***** Belge bölümü *****

Bu iddialara karşılık, 11 Aralık 1918'de, Sevr Antlaşması müzakerelerinde, Ermeni Heyeti Başkanı olan Boğos Nubar Paşa, Fransız Dışişleri Bakanlığına verdiği bir raporda, tehcir edilen Ermenilerin sayısının altı yüz- yedi yüz bin olduğunu ve bunların üç yüz doksan bin kadarının da yardıma muhtaç durumda olduğunu belirtir..
Bu arada, Ermenilerin katlettiği Talat Paşa anılarında şunlardan bahseder : "Taşnak Komitesi'nin tanınmış üyelerine ve dostum Erzurum milletvekili Vartkes Efendi'ye, bunlardan vazgeçmelerini, aksi takdirde çok şiddetli tedbirlerle karşılaşacaklarını bildirdim"... Tehcir kanunu hakkında da şunları söyler : "Birçok acı durumlar göstermiştir ki Hıristiyanların Müslümanlara yaptıkları zulümler, Avrupa'da büyük bir hoşgörüyle, sessiz karşılandığı halde, Müslümanların en ufak bir hareketi gereğinden de fazla büyütülüyordu."

*****

● Kısa alıştırma 1
Girdilerde "How distant is" ifadesinin bulunduğu satırdan girdilerin sonuna kadar, her iki uç dahil, "pixel" yerine "point" koyarak satırları yeniden yazın ve geri kalan her şeyi değiştirmeyin. Resimleri yanıta eklemeyin.
Metin ile girdiler birbirinden bağımsız malzemelerdir.

***** Verilen girdiler *****

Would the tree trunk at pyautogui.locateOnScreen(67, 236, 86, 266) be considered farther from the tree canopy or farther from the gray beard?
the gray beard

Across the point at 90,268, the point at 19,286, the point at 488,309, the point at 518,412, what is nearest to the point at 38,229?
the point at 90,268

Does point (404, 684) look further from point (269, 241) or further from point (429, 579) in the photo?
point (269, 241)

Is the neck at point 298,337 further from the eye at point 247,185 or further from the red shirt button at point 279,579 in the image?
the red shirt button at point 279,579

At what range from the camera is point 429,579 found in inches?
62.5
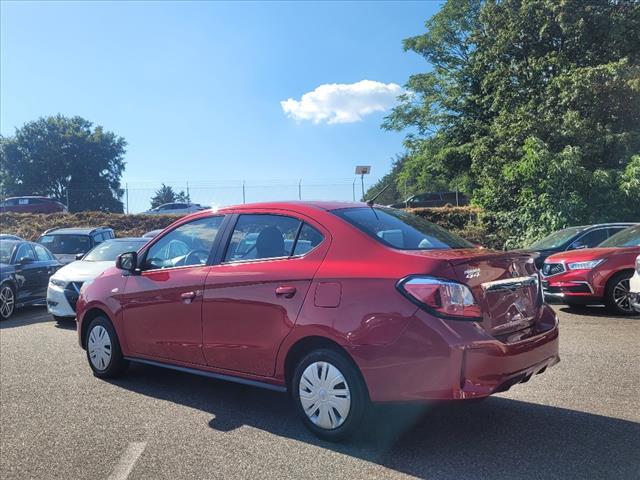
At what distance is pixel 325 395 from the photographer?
404cm

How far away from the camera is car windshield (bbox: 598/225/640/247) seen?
30.5 ft

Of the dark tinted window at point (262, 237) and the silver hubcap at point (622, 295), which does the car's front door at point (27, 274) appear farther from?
the silver hubcap at point (622, 295)

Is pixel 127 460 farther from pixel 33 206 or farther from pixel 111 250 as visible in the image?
pixel 33 206

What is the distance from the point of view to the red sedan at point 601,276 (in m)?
9.12

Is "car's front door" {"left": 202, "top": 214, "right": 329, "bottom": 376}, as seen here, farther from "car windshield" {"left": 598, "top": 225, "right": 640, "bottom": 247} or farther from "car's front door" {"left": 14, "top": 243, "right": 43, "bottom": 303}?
"car's front door" {"left": 14, "top": 243, "right": 43, "bottom": 303}

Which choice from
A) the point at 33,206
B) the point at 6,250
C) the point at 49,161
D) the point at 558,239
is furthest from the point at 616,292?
the point at 49,161

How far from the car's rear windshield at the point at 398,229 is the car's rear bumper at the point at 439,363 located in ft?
2.41

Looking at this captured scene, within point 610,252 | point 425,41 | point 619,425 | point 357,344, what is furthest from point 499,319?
point 425,41

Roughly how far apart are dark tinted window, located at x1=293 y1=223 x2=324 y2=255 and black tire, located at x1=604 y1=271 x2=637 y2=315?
6.74 m

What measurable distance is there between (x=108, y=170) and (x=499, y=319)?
56463 mm

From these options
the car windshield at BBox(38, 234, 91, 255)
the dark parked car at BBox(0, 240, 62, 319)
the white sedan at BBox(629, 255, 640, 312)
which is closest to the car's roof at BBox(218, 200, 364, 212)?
the white sedan at BBox(629, 255, 640, 312)

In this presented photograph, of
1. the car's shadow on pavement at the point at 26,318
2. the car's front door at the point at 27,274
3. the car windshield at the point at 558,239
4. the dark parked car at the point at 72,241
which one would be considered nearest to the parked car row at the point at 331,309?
the car's shadow on pavement at the point at 26,318

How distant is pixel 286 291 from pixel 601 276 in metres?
Result: 6.88

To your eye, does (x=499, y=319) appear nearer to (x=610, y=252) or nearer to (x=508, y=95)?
(x=610, y=252)
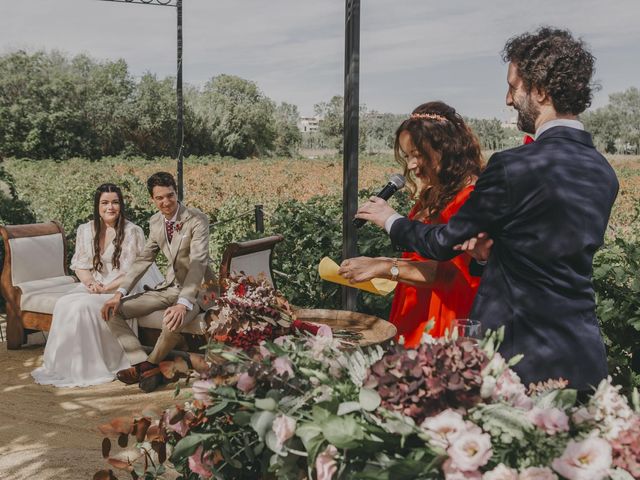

*****

● Kısa alıştırma 2
Tehcirle ilgili metni baştan sona, tek harfini bile değiştirmeden yeniden yazın.

● Alıştırma çıktısı 1
How distant is point 286 291 from point 601 276 in metres?
Result: 6.88

To your eye, does (x=499, y=319) appear nearer to (x=610, y=252) or nearer to (x=508, y=95)?
(x=610, y=252)

● Alıştırma çıktısı 2
Bu iddialara karşılık, 11 Aralık 1918'de, Sevr Antlaşması müzakerelerinde, Ermeni Heyeti Başkanı olan Boğos Nubar Paşa, Fransız Dışişleri Bakanlığına verdiği bir raporda, tehcir edilen Ermenilerin sayısının altı yüz- yedi yüz bin olduğunu ve bunların üç yüz doksan bin kadarının da yardıma muhtaç durumda olduğunu belirtir..
Bu arada, Ermenilerin katlettiği Talat Paşa anılarında şunlardan bahseder : "Taşnak Komitesi'nin tanınmış üyelerine ve dostum Erzurum milletvekili Vartkes Efendi'ye, bunlardan vazgeçmelerini, aksi takdirde çok şiddetli tedbirlerle karşılaşacaklarını bildirdim"... Tehcir kanunu hakkında da şunları söyler : "Birçok acı durumlar göstermiştir ki Hıristiyanların Müslümanlara yaptıkları zulümler, Avrupa'da büyük bir hoşgörüyle, sessiz karşılandığı halde, Müslümanların en ufak bir hareketi gereğinden de fazla büyütülüyordu."